* [Tasks]:
1. Summarize the Casa Bigote review in two sentences.
2. Output a passage of the Casa Bigote review word for word, starting at "The most memorable" and ending at "Romero in 2007.".

* [Passage given]:
---

12 January 2015

n.d.p. in andalusia: casa bigote, sanlucar


What little information was available indicated Casa Bigote was among the best restaurants in Sanlucar. In our defense, Sanlucar is a coastal town in a relatively impoverished region. One feels there ought to be a splendid seafood place, and it ought to be right on the Bajo de Guia, as Casa Bigote is.

One's expectations begin to decline when, on a balmy night in early June, one traverses the bat-infested ruins dividing that section of the Bajo de Guia from the town proper to discover that the restaurants on the quay are quite deserted. Casa Bigote is almost indistinguishable from its neighbors: a sprawling, two-storied complex housing a bar and a restaurant on opposite sides of an small alley. We dined at the restaurant, which may have been a mistake. Perhaps the bar is best. Why else would such we have heard such praise for a genteel seaside tavern offering acceptable traditional fare in Sanlucar at what seemed like Seville prices?

The most memorable part of the meal - which we tried, without success, to repeat - was an older bottle of Manzanilla "GF" from Bodegas Gaspar Florido, an historic bodega whose wines, from what I understand, have more or less vanished since its sale to Bodegas Pedro Romero in 2007.

---

* [Raw records]:

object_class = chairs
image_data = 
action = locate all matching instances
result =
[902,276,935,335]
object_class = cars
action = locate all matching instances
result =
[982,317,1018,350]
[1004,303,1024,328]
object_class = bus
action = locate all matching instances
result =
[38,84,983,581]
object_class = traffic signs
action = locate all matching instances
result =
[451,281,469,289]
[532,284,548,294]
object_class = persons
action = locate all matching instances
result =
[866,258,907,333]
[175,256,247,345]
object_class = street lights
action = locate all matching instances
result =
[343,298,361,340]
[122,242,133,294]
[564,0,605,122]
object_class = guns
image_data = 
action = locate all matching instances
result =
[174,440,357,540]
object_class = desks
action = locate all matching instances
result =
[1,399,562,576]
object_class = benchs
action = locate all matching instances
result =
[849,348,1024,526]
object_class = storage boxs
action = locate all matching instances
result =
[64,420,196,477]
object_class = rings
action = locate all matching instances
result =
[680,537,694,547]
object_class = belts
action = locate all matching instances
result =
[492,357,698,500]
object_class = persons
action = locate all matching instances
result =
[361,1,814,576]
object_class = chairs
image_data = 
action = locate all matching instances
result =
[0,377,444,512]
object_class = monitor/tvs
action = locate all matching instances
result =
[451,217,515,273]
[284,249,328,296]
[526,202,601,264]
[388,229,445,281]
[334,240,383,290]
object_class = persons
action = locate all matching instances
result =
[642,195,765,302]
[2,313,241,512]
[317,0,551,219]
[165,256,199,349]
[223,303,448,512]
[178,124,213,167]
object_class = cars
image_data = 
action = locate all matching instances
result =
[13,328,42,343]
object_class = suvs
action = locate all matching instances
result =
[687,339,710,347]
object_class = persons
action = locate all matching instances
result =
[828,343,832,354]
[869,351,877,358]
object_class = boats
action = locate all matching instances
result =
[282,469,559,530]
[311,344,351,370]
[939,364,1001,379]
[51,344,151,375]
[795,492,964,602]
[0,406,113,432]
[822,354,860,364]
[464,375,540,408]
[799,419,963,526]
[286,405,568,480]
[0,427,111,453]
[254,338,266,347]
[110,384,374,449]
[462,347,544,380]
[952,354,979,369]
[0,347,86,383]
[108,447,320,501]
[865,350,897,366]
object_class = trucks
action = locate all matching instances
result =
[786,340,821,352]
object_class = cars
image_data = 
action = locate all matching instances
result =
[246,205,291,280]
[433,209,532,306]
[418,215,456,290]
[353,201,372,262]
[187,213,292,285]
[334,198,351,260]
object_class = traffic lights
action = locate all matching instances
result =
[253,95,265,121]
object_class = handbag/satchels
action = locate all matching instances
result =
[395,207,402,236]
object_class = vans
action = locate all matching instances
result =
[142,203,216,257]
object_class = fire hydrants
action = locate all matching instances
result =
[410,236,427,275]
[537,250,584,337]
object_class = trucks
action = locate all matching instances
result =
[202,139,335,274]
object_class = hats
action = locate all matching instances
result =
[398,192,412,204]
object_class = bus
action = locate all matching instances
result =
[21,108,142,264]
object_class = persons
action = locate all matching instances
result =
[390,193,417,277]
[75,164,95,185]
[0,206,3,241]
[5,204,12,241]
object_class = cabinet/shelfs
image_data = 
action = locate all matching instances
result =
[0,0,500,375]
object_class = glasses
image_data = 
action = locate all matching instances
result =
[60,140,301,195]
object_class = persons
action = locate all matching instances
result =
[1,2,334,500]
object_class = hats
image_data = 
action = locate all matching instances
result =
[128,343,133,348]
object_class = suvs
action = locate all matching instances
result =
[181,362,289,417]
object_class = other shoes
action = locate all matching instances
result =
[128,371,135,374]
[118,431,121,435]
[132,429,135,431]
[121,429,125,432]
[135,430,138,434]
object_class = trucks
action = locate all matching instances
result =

---

* [Results for the exercise]:
1. Casa Bigote, on the Bajo de Guia, was said to be among the best restaurants in Sanlucar, but on a June night the quay was deserted and the restaurant turned out to be a genteel seaside tavern serving acceptable traditional fare at what seemed like Seville prices. The most memorable part of the meal was an older bottle of Manzanilla "GF" from Bodegas Gaspar Florido, a historic bodega whose wines have more or less vanished since its 2007 sale to Bodegas Pedro Romero.

2.
The most memorable part of the meal - which we tried, without success, to repeat - was an older bottle of Manzanilla "GF" from Bodegas Gaspar Florido, an historic bodega whose wines, from what I understand, have more or less vanished since its sale to Bodegas Pedro Romero in 2007.